Augenarzt und augenärztliche Untersuchung
Die Ophthalmologie ist die Lehre von den Erkrankungen und Funktionsstörungen des Sehorgans und des Sehsinnes und deren
medizinischer Behandlung. Nur solche Ärzte, die sich mit der Ophthalmologie beschäftigen, führen in Deutschland die
Berufsbezeichnung "Facharzt für Augenheilkunde"(Augenarzt). Hierzu bedarf es neben einem erfolgreich abgeschlossenen
Medizinstudium zusätzlich noch einer fünfjährigen Weiterbildungszeit in der Augenheilkunde.
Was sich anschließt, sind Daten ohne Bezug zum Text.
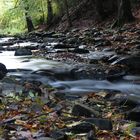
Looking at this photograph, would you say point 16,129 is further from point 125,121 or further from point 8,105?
point 125,121

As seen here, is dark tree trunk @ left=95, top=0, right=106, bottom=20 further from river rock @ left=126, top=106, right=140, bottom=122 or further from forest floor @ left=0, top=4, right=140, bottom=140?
river rock @ left=126, top=106, right=140, bottom=122

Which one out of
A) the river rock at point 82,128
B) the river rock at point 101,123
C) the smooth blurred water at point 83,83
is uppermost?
the river rock at point 82,128

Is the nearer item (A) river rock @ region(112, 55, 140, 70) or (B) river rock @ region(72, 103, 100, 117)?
(B) river rock @ region(72, 103, 100, 117)

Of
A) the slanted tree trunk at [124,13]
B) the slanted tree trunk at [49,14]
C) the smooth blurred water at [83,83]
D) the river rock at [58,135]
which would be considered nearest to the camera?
the river rock at [58,135]

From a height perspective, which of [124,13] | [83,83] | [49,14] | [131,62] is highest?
[49,14]

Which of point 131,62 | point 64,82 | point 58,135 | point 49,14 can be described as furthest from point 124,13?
point 58,135

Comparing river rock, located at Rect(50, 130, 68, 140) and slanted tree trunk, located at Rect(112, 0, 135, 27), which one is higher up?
slanted tree trunk, located at Rect(112, 0, 135, 27)

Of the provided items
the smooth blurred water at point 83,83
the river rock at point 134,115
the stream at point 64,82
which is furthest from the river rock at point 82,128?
the smooth blurred water at point 83,83

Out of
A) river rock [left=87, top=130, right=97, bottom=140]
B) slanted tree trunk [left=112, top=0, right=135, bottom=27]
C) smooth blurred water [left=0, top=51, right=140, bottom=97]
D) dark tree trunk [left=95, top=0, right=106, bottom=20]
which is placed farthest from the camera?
dark tree trunk [left=95, top=0, right=106, bottom=20]

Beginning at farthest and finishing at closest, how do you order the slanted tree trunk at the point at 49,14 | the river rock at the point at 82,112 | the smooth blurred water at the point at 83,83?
the slanted tree trunk at the point at 49,14
the smooth blurred water at the point at 83,83
the river rock at the point at 82,112

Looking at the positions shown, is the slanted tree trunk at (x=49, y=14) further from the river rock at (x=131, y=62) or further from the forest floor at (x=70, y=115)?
the forest floor at (x=70, y=115)

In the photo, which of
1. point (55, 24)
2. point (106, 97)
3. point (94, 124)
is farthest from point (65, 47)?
A: point (55, 24)

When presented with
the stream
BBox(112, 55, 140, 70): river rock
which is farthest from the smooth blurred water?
BBox(112, 55, 140, 70): river rock

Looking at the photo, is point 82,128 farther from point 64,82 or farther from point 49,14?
point 49,14
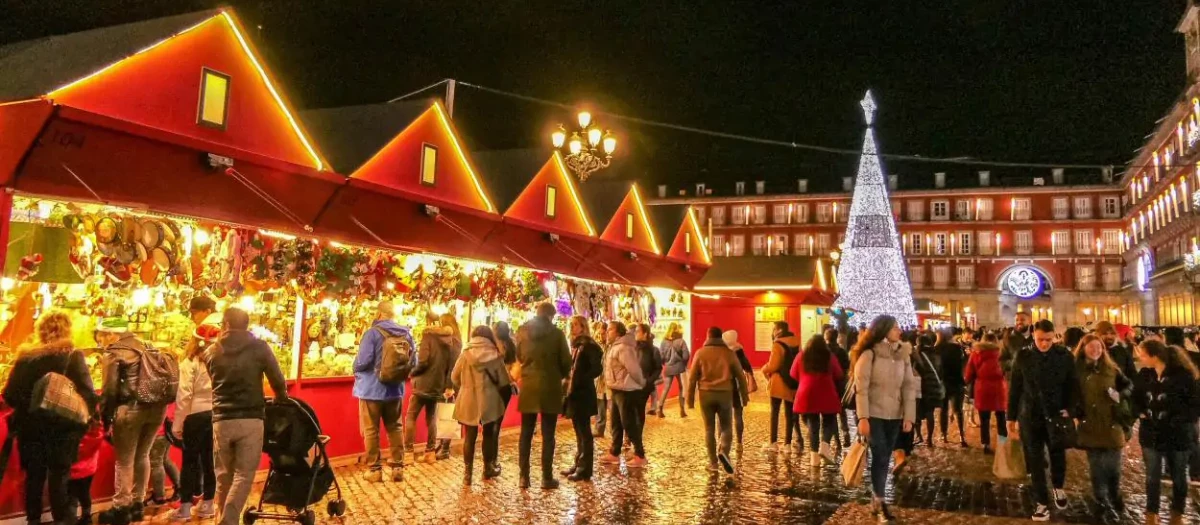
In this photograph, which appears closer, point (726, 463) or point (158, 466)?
point (158, 466)

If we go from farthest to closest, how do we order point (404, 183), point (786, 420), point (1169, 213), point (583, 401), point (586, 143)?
point (1169, 213), point (586, 143), point (404, 183), point (786, 420), point (583, 401)

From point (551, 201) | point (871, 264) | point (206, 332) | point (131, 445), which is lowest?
point (131, 445)

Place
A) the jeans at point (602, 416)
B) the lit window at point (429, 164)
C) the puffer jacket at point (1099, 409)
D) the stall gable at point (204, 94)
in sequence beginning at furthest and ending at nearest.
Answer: the jeans at point (602, 416) < the lit window at point (429, 164) < the stall gable at point (204, 94) < the puffer jacket at point (1099, 409)

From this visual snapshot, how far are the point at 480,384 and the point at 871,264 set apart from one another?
28972 millimetres

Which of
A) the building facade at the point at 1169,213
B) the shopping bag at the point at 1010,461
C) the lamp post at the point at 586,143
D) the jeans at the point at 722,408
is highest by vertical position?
the building facade at the point at 1169,213

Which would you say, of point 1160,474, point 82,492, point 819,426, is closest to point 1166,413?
point 1160,474

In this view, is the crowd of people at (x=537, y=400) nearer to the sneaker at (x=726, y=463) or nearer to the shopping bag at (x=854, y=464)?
the sneaker at (x=726, y=463)

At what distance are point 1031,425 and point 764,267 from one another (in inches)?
966

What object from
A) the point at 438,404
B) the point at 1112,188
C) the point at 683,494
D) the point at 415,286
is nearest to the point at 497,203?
the point at 415,286

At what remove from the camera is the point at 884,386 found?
7.38 m

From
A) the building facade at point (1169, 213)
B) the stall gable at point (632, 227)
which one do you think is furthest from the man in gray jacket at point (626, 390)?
the building facade at point (1169, 213)

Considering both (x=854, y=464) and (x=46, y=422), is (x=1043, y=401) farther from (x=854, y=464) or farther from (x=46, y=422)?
(x=46, y=422)

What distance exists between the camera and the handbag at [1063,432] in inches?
289

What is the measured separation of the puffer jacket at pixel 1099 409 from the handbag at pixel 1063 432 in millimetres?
58
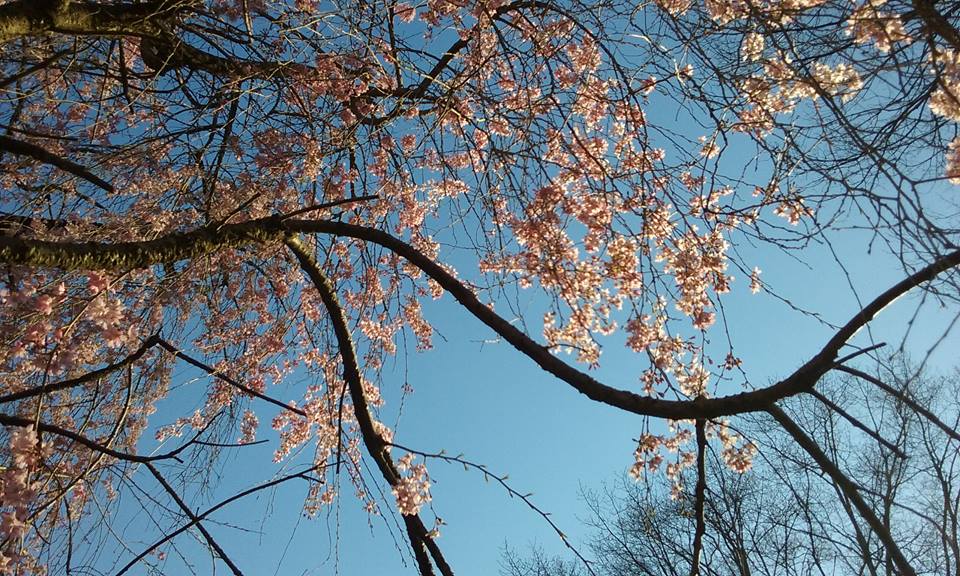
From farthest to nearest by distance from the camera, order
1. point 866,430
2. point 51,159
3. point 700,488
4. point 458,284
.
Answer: point 51,159
point 458,284
point 700,488
point 866,430

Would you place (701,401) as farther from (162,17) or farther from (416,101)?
(162,17)

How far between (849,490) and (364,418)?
2.16m

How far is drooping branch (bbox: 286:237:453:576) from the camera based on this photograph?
270 cm

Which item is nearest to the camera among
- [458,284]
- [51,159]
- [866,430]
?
[866,430]

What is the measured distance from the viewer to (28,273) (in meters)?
3.56

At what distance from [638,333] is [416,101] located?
1761 millimetres

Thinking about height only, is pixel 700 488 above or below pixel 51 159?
below

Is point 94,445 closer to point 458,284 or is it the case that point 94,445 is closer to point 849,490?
point 458,284

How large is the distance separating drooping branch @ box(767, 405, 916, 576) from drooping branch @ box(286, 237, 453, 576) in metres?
1.53

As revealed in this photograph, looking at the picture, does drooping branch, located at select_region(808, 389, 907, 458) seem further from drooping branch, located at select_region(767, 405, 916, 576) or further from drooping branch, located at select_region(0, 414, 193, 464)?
drooping branch, located at select_region(0, 414, 193, 464)

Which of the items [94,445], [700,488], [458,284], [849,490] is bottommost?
[849,490]

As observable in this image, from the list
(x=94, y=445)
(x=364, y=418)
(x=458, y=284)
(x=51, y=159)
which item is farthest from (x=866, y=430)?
(x=51, y=159)

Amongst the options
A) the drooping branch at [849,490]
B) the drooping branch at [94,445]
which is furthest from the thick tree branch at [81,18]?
the drooping branch at [849,490]

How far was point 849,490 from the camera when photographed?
5.36 ft
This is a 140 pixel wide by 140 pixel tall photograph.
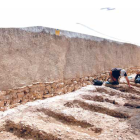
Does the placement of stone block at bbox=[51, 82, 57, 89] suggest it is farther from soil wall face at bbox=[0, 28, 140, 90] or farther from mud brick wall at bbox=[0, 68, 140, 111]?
soil wall face at bbox=[0, 28, 140, 90]

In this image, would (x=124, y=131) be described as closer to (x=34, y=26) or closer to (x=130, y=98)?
(x=130, y=98)

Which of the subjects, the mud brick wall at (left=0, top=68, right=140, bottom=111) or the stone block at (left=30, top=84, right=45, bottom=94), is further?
the stone block at (left=30, top=84, right=45, bottom=94)

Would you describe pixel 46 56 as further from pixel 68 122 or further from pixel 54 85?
pixel 68 122

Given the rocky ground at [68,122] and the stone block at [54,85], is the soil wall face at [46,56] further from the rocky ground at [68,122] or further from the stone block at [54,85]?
the rocky ground at [68,122]

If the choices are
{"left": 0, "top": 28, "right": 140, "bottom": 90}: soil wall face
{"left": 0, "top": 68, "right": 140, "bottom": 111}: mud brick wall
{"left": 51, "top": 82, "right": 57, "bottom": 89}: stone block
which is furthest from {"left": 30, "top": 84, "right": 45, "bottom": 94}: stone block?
{"left": 51, "top": 82, "right": 57, "bottom": 89}: stone block

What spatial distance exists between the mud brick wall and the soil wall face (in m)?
0.10

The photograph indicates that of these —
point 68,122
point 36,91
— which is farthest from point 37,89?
point 68,122

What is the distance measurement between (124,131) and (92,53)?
10.9 feet

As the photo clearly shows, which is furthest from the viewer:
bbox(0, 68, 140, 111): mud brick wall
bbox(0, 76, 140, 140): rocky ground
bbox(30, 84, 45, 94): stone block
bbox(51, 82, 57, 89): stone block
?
bbox(51, 82, 57, 89): stone block

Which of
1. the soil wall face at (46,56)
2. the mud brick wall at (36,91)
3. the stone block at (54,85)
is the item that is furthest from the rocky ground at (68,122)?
the soil wall face at (46,56)

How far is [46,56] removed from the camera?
12.3ft

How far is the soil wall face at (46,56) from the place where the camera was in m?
3.05

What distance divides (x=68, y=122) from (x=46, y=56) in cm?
156

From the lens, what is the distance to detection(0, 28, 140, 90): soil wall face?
3051mm
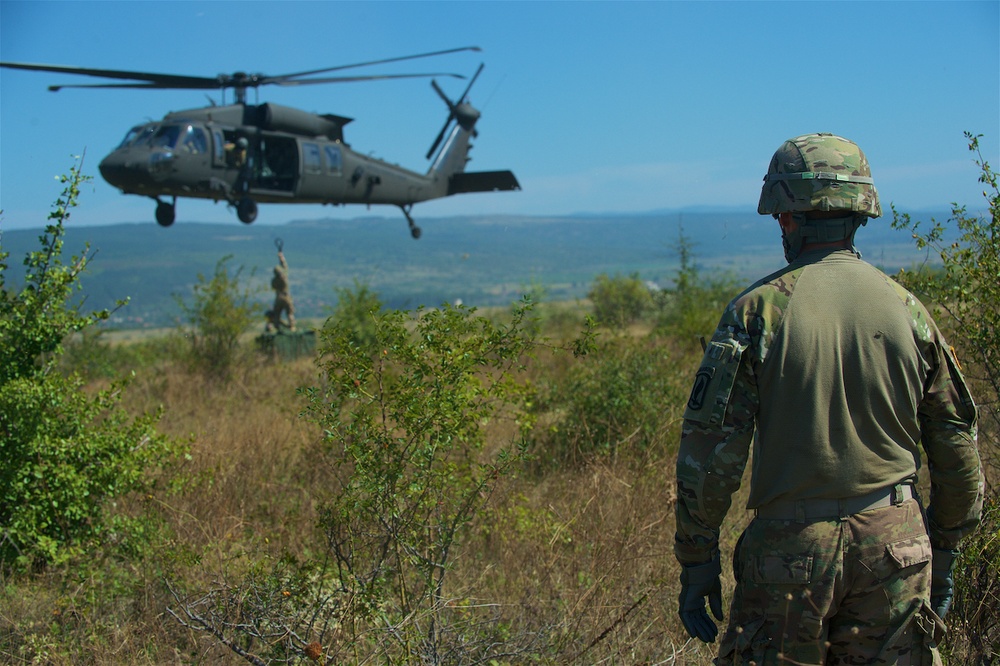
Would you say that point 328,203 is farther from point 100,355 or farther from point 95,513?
point 95,513

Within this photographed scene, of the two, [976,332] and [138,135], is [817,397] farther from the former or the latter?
[138,135]

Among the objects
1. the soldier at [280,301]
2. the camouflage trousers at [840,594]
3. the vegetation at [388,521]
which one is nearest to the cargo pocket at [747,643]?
the camouflage trousers at [840,594]

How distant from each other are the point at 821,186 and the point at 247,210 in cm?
1355

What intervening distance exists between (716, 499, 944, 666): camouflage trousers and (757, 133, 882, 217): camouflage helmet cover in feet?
2.92

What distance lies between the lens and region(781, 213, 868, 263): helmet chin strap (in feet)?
8.25

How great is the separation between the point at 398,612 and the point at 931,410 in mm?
2386

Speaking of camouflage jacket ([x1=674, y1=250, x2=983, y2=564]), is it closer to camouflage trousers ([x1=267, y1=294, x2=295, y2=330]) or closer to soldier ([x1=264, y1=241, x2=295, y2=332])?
soldier ([x1=264, y1=241, x2=295, y2=332])

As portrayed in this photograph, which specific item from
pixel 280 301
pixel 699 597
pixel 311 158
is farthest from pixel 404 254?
pixel 699 597

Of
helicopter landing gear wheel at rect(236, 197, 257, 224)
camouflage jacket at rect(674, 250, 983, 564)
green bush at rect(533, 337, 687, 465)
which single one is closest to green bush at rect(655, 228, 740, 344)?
green bush at rect(533, 337, 687, 465)

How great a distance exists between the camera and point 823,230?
8.25ft

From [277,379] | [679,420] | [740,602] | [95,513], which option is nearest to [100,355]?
[277,379]

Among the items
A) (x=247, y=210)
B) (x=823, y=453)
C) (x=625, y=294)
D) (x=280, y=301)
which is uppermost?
(x=247, y=210)

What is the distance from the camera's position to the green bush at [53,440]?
461 cm

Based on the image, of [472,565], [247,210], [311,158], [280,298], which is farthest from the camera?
[280,298]
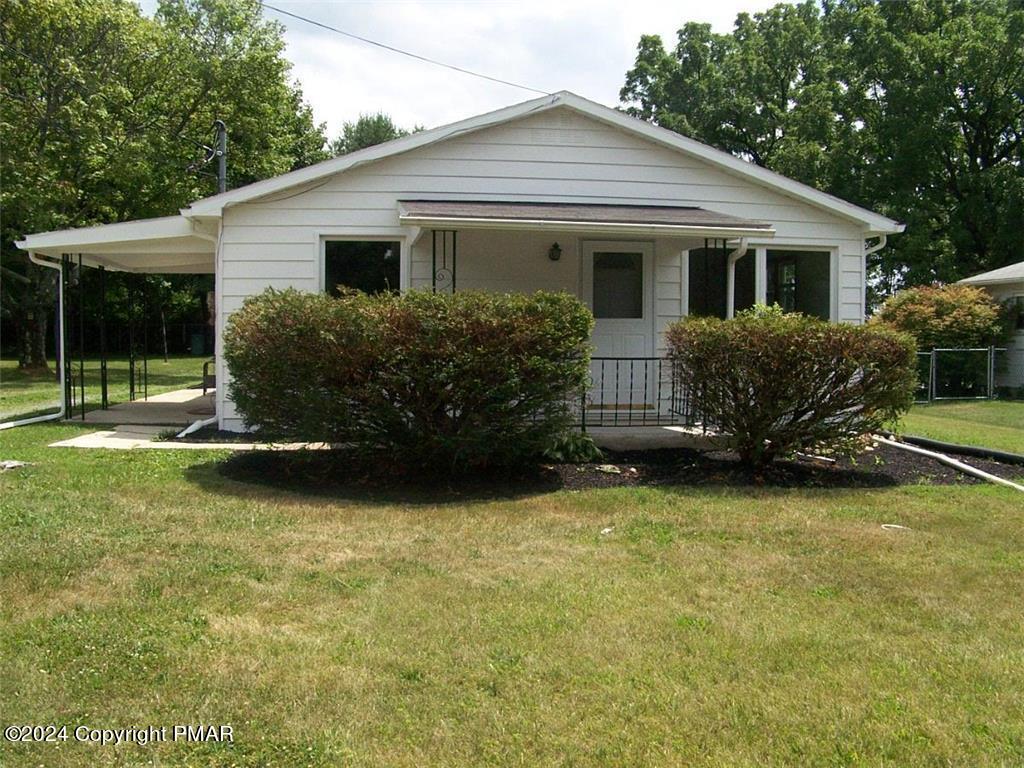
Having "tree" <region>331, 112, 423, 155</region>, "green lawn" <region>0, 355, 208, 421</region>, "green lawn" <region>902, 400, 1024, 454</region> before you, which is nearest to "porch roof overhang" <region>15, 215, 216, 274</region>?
"green lawn" <region>0, 355, 208, 421</region>

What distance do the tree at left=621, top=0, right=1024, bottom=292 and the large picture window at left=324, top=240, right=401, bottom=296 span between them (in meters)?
20.4

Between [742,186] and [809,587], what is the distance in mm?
6924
Sie sind in der Deutschen
Ophthalmologischen Gesellschaft (DOG) bzw. im Berufsverband der Augenärzte Deutschlands e. V. organisiert. Eine
gründliche Augenuntersuchung erfordert heutzutage eine umfangreiche und kostspielige, technische Ausstattung.
Wichtigstes Untersuchungsgerät ist hierbei die so genannte Spaltlampe (siehe obige Abbildung).
Hierbei handelt es sich
um eine Stereolupe mit starker Vergrößerung, die über eine spezielle Steuer- und Beleuchtungsmechanik verfügt.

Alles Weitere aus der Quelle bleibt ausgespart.